*TASK BRIEF*: Transcribe all of the records, leaving out any pictures.

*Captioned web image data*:
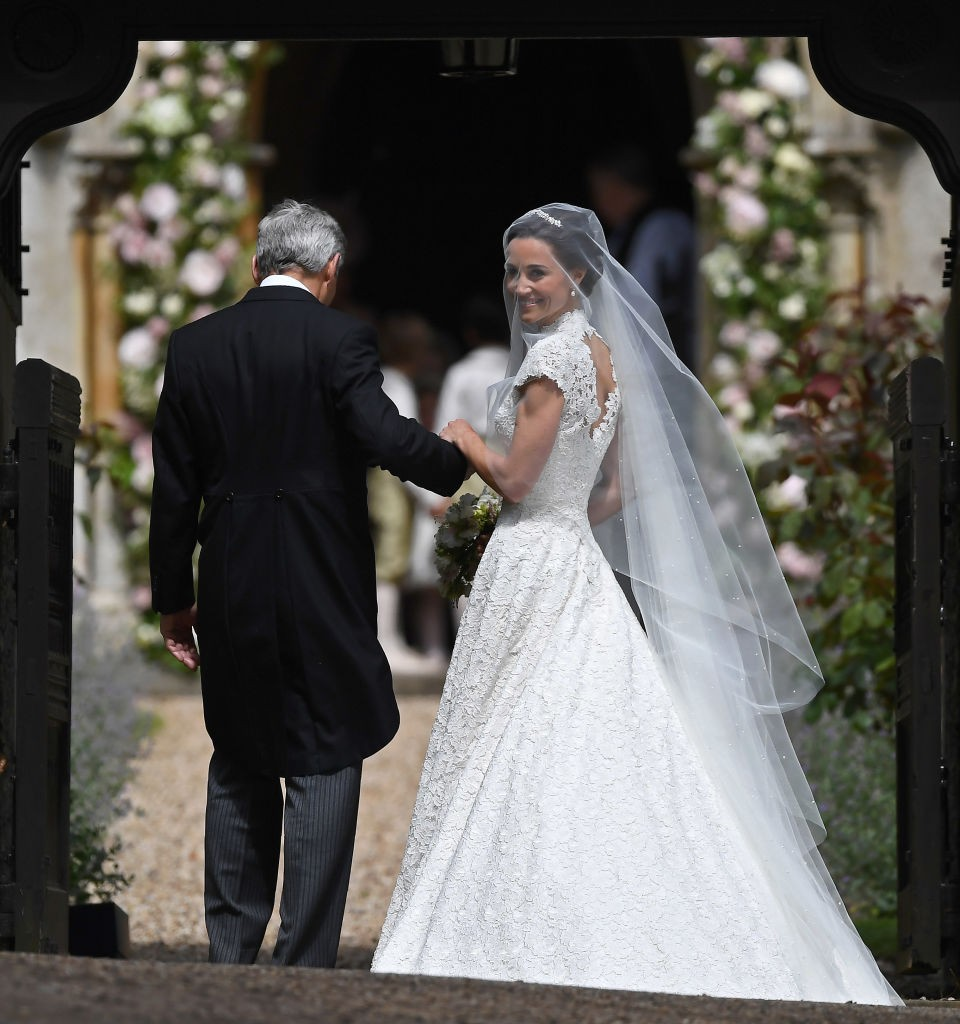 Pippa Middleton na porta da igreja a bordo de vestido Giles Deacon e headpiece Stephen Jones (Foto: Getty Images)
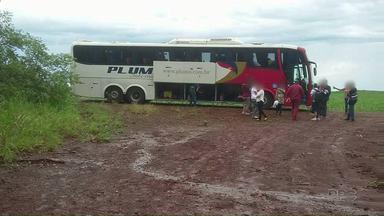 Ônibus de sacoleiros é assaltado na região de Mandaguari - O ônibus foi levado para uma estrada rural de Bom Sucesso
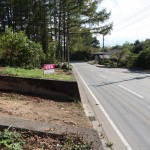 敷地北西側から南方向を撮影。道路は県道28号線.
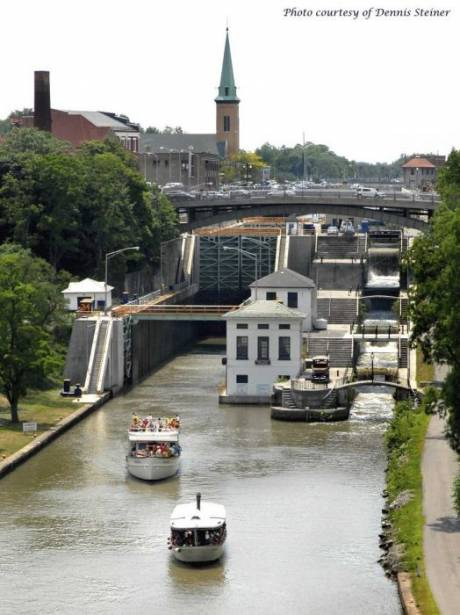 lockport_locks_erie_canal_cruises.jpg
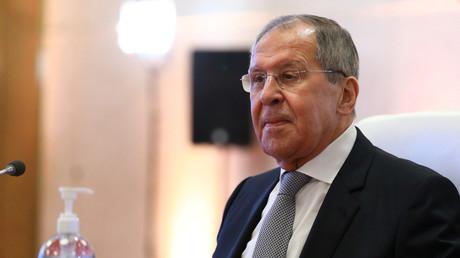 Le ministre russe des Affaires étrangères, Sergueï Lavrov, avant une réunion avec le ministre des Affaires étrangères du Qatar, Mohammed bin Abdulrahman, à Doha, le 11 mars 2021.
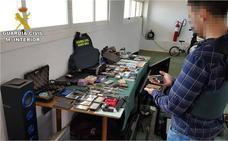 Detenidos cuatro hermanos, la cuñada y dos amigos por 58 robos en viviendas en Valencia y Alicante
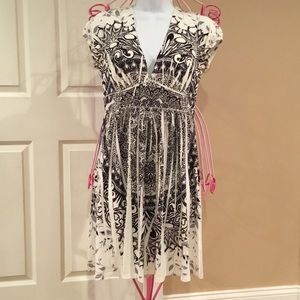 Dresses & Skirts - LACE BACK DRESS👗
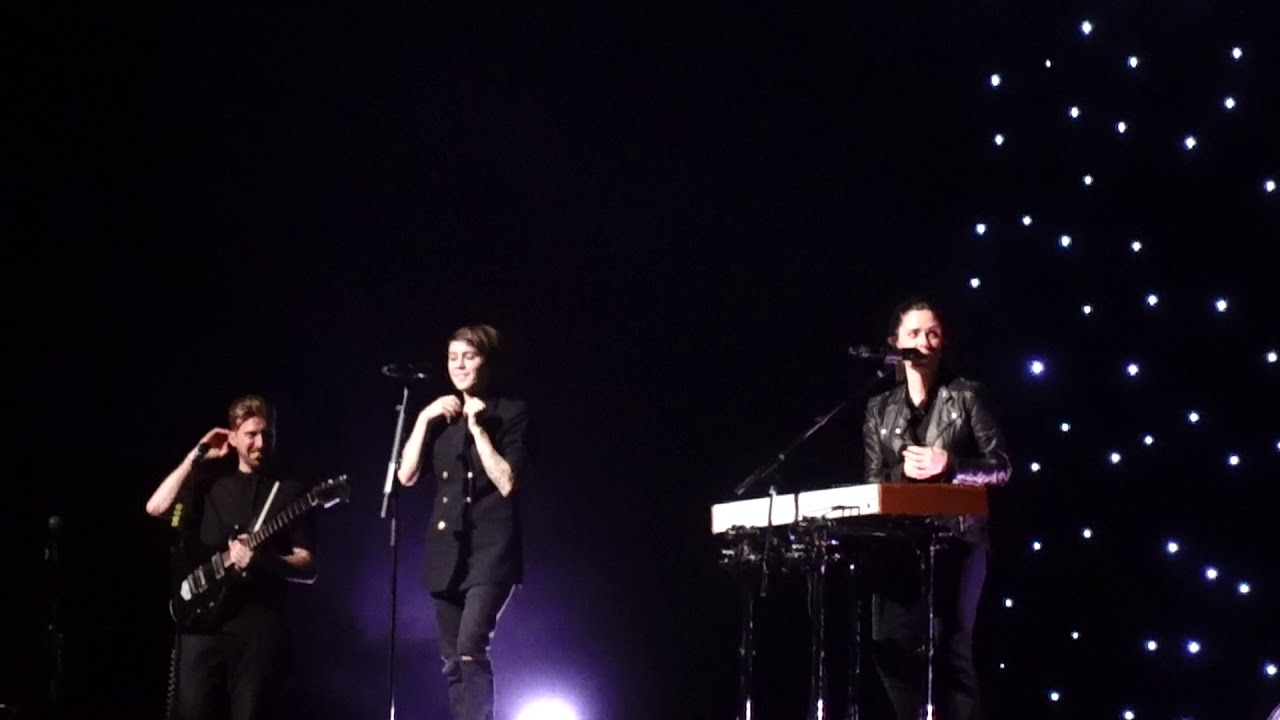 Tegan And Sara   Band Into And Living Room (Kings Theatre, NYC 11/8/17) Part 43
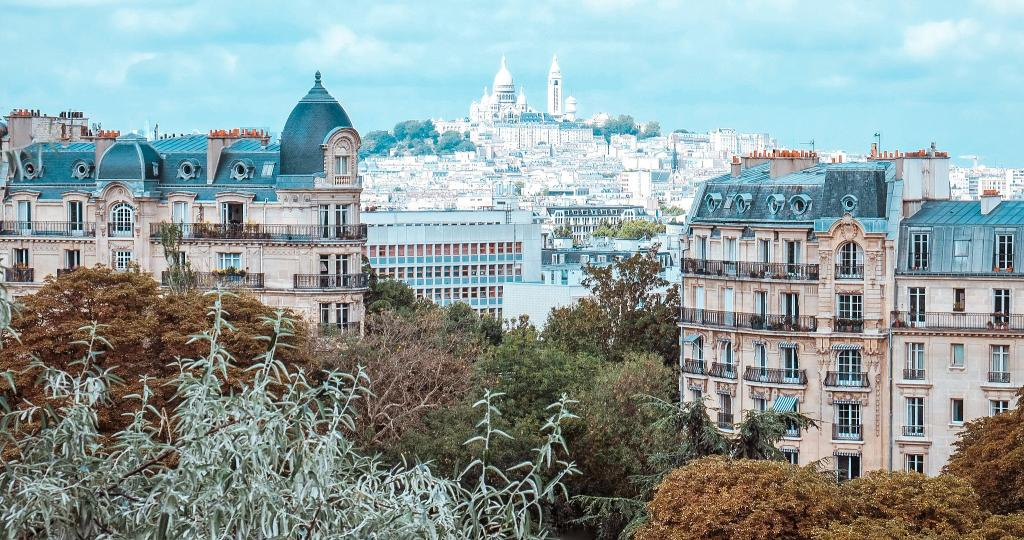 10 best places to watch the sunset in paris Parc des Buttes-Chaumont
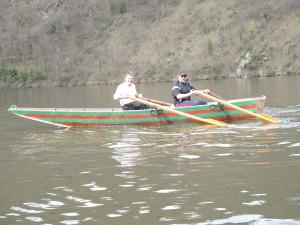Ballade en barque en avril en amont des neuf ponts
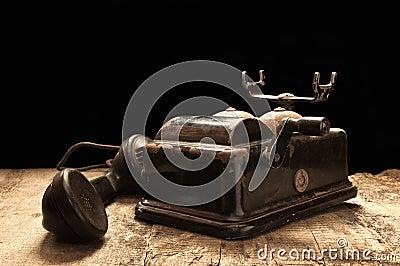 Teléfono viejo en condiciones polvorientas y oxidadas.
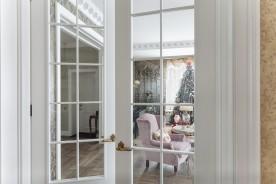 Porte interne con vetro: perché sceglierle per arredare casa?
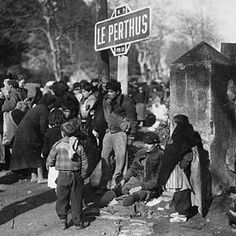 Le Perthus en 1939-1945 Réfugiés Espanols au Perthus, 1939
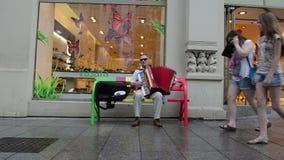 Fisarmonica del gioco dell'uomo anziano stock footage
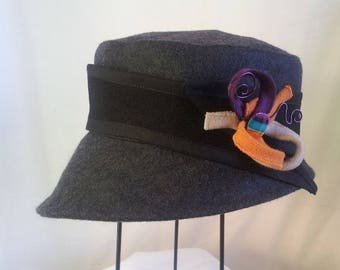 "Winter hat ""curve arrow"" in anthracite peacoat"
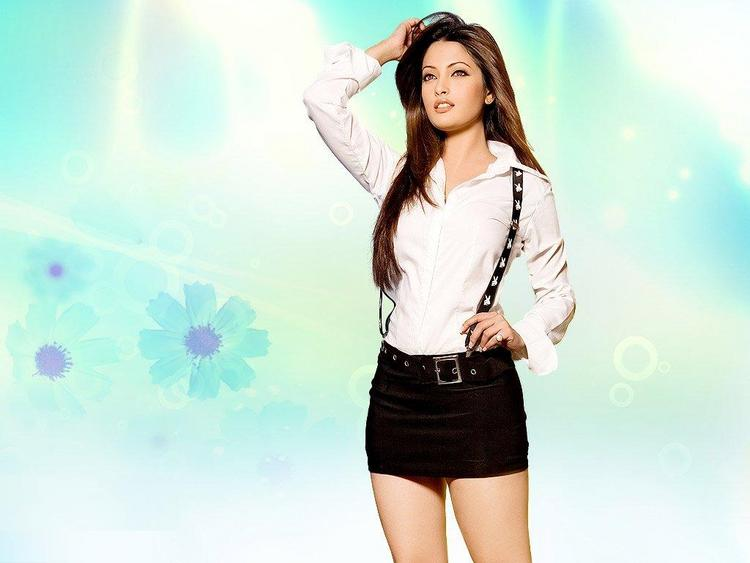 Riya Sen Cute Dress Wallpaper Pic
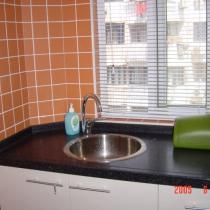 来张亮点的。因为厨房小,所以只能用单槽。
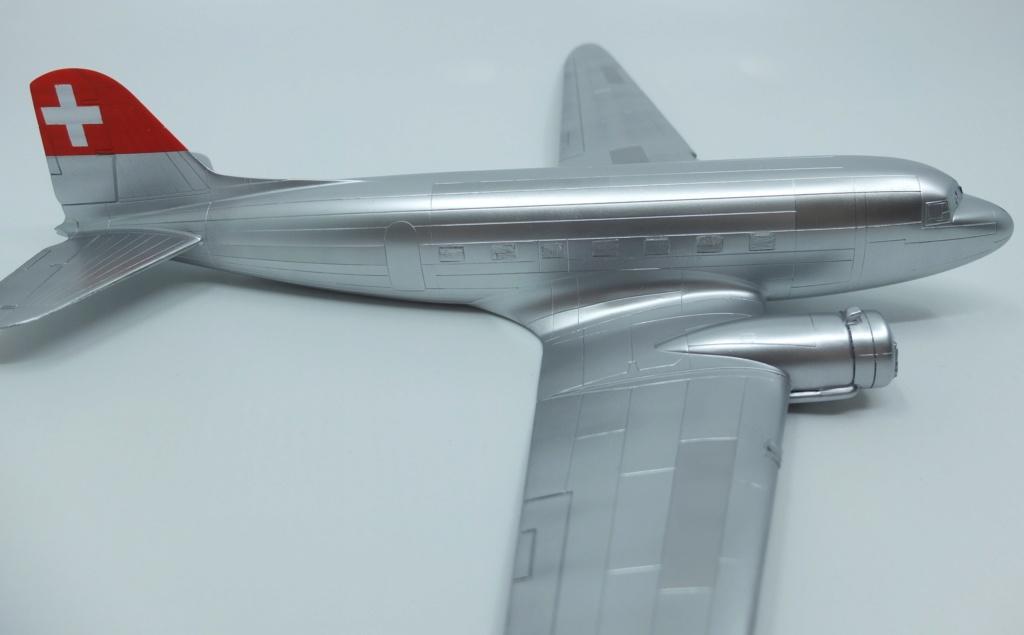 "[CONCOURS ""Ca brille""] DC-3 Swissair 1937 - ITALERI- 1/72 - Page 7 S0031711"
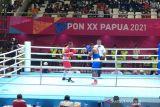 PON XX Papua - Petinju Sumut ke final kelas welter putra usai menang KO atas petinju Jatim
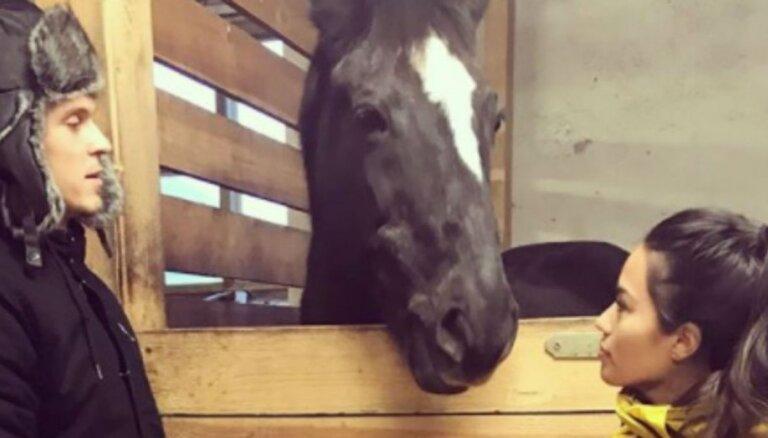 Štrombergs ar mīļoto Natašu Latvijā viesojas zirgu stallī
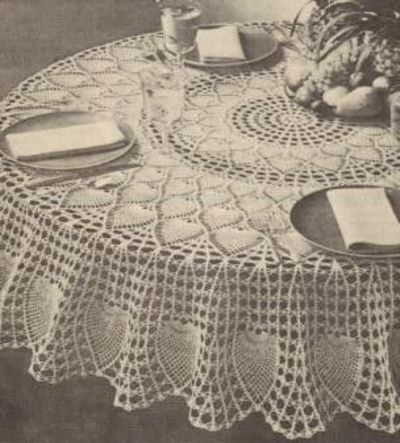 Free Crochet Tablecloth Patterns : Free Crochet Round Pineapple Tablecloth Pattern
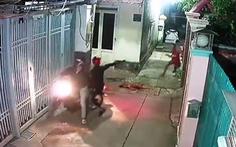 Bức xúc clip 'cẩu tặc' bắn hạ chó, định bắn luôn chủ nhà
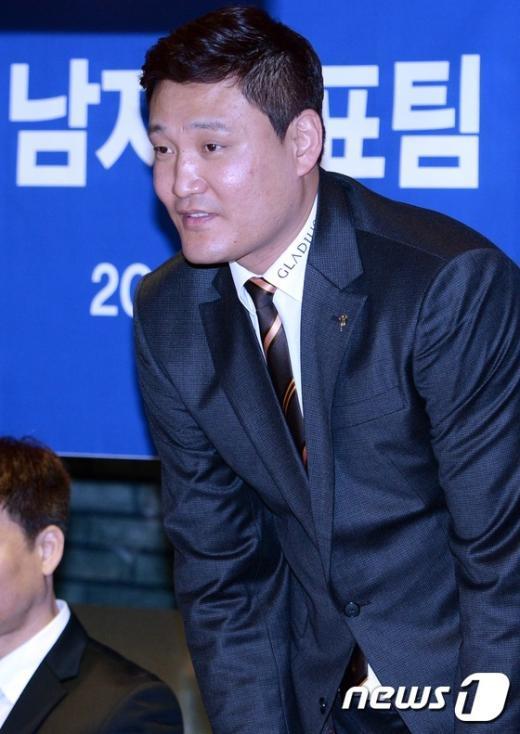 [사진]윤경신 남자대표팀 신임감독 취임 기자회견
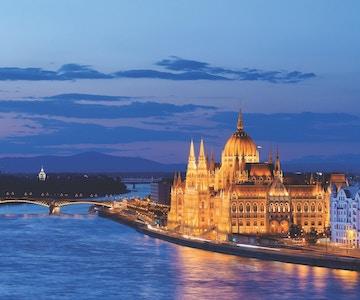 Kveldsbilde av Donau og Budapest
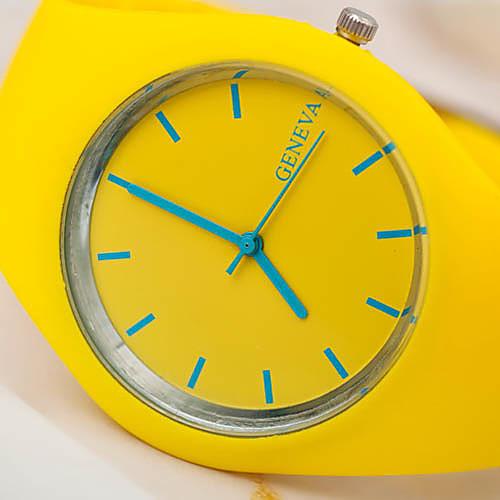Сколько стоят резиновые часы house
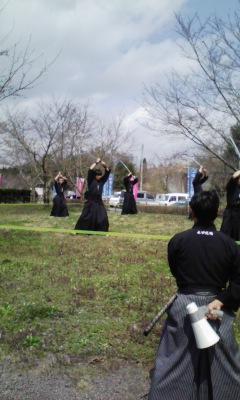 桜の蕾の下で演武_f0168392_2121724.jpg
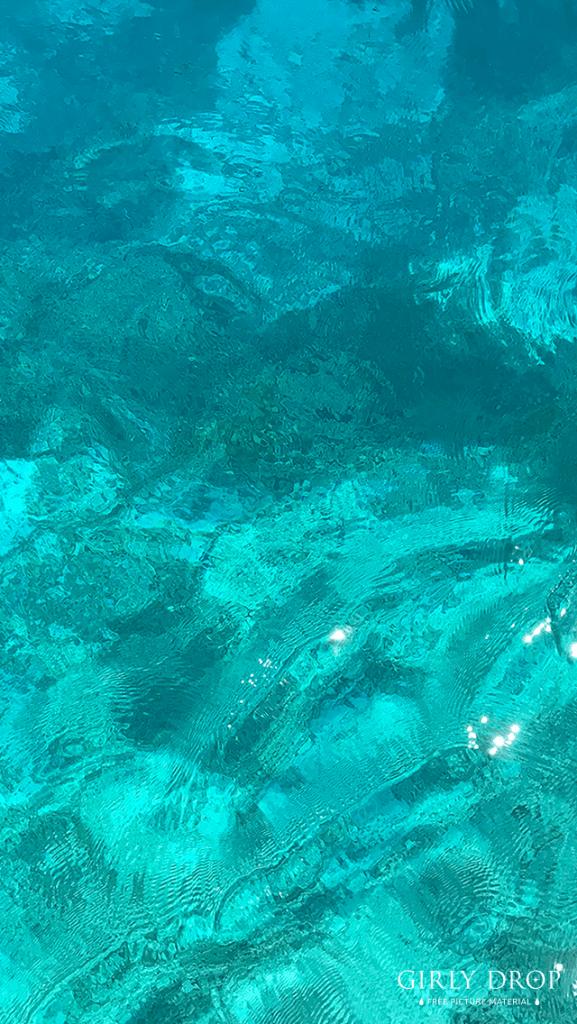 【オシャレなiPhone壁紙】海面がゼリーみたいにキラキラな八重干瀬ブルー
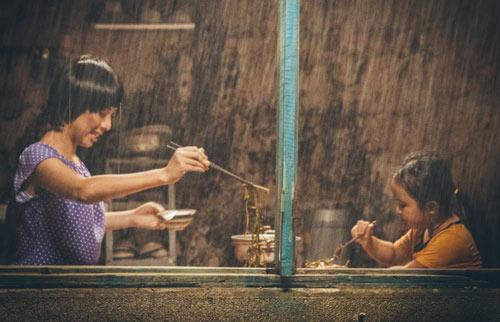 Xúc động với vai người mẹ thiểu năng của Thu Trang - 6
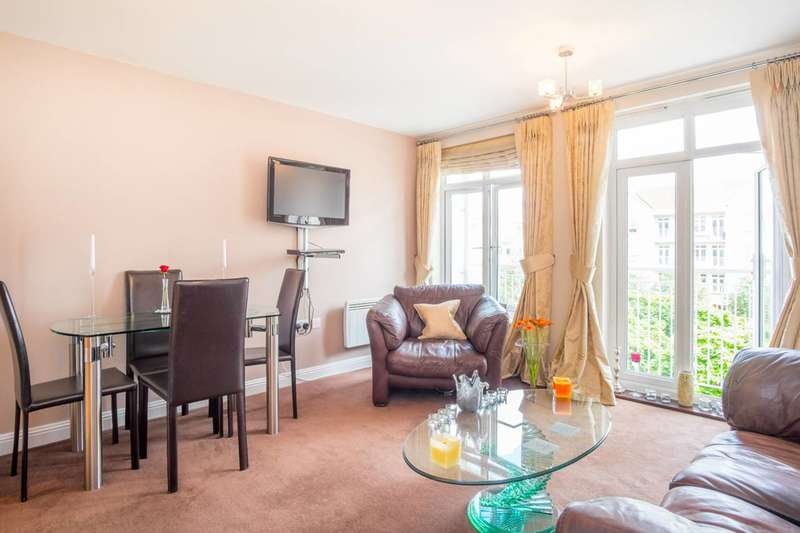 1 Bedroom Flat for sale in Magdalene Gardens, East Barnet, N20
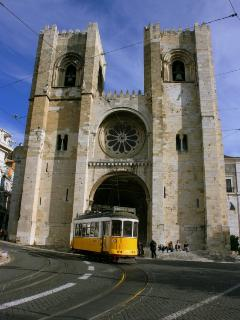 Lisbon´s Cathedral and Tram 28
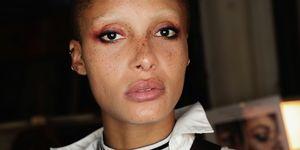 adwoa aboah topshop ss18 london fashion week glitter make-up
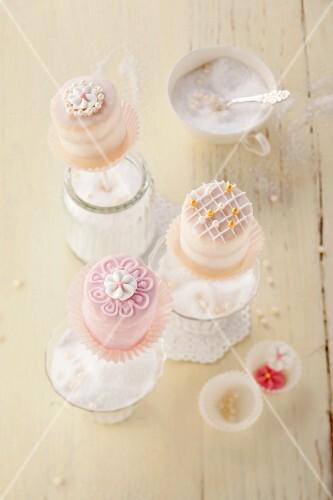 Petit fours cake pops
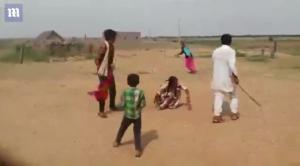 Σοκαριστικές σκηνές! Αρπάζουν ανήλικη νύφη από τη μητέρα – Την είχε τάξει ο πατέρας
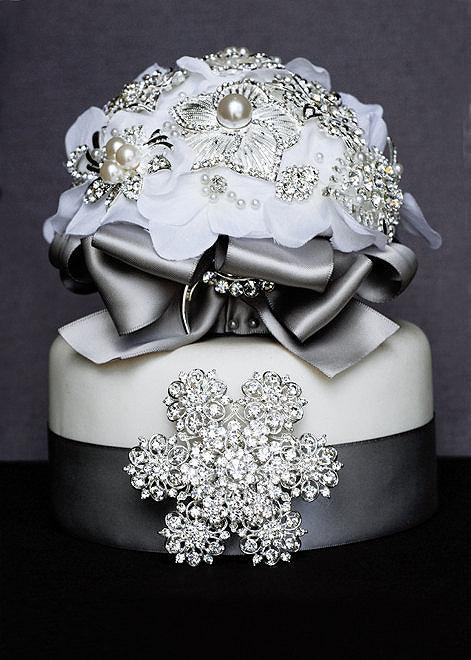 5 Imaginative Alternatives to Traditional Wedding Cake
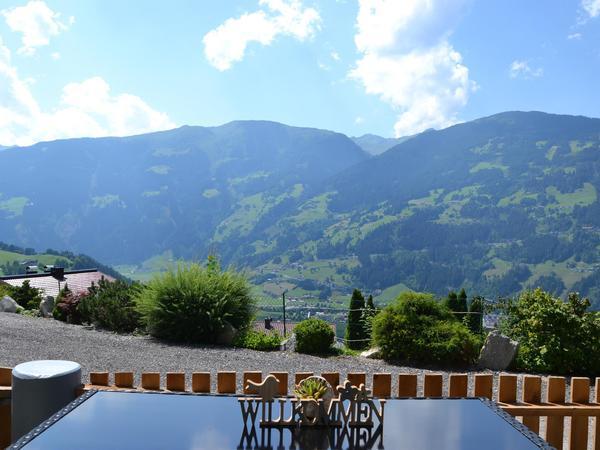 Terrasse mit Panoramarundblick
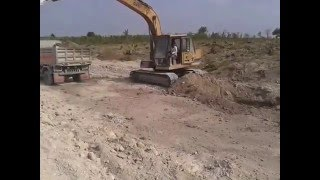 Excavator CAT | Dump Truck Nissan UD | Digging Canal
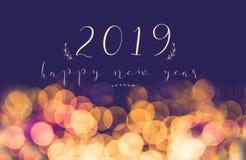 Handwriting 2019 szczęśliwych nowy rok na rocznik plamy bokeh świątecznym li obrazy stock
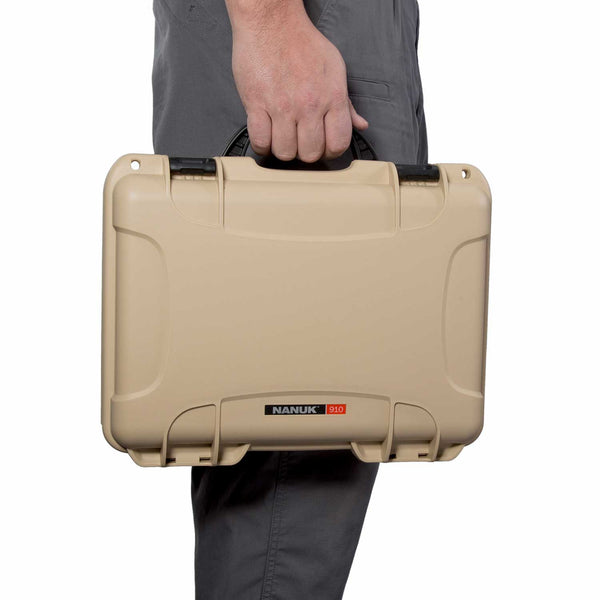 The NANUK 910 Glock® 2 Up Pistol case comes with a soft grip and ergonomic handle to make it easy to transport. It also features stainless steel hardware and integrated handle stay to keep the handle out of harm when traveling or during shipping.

*RESPONSE TO THE TASK*:
 Pippa Middleton na porta da igreja a bordo de vestido Giles Deacon e headpiece Stephen Jones (Foto: Getty Images)
 Ônibus de sacoleiros é assaltado na região de Mandaguari - O ônibus foi levado para uma estrada rural de Bom Sucesso
 敷地北西側から南方向を撮影。道路は県道28号線.
 lockport_locks_erie_canal_cruises.jpg
 Le ministre russe des Affaires étrangères, Sergueï Lavrov, avant une réunion avec le ministre des Affaires étrangères du Qatar, Mohammed bin Abdulrahman, à Doha, le 11 mars 2021.
 Detenidos cuatro hermanos, la cuñada y dos amigos por 58 robos en viviendas en Valencia y Alicante
 Dresses & Skirts - LACE BACK DRESS👗
 Tegan And Sara   Band Into And Living Room (Kings Theatre, NYC 11/8/17) Part 43
 10 best places to watch the sunset in paris Parc des Buttes-Chaumont
Ballade en barque en avril en amont des neuf ponts
 Teléfono viejo en condiciones polvorientas y oxidadas.
 Porte interne con vetro: perché sceglierle per arredare casa?
 Le Perthus en 1939-1945 Réfugiés Espanols au Perthus, 1939
 Fisarmonica del gioco dell'uomo anziano stock footage
 "Winter hat ""curve arrow"" in anthracite peacoat"
 Riya Sen Cute Dress Wallpaper Pic
 来张亮点的。因为厨房小,所以只能用单槽。
 "[CONCOURS ""Ca brille""] DC-3 Swissair 1937 - ITALERI- 1/72 - Page 7 S0031711"
 PON XX Papua - Petinju Sumut ke final kelas welter putra usai menang KO atas petinju Jatim
 Štrombergs ar mīļoto Natašu Latvijā viesojas zirgu stallī
 Free Crochet Tablecloth Patterns : Free Crochet Round Pineapple Tablecloth Pattern
 Bức xúc clip 'cẩu tặc' bắn hạ chó, định bắn luôn chủ nhà
 [사진]윤경신 남자대표팀 신임감독 취임 기자회견
 Kveldsbilde av Donau og Budapest
Сколько стоят резиновые часы house
 桜の蕾の下で演武_f0168392_2121724.jpg
 【オシャレなiPhone壁紙】海面がゼリーみたいにキラキラな八重干瀬ブルー
 Xúc động với vai người mẹ thiểu năng của Thu Trang - 6
 1 Bedroom Flat for sale in Magdalene Gardens, East Barnet, N20
 Lisbon´s Cathedral and Tram 28
 adwoa aboah topshop ss18 london fashion week glitter make-up
 Petit fours cake pops
 Σοκαριστικές σκηνές! Αρπάζουν ανήλικη νύφη από τη μητέρα – Την είχε τάξει ο πατέρας
 5 Imaginative Alternatives to Traditional Wedding Cake
 Terrasse mit Panoramarundblick
 Excavator CAT | Dump Truck Nissan UD | Digging Canal
 Handwriting 2019 szczęśliwych nowy rok na rocznik plamy bokeh świątecznym li obrazy stock
 The NANUK 910 Glock® 2 Up Pistol case comes with a soft grip and ergonomic handle to make it easy to transport. It also features stainless steel hardware and integrated handle stay to keep the handle out of harm when traveling or during shipping.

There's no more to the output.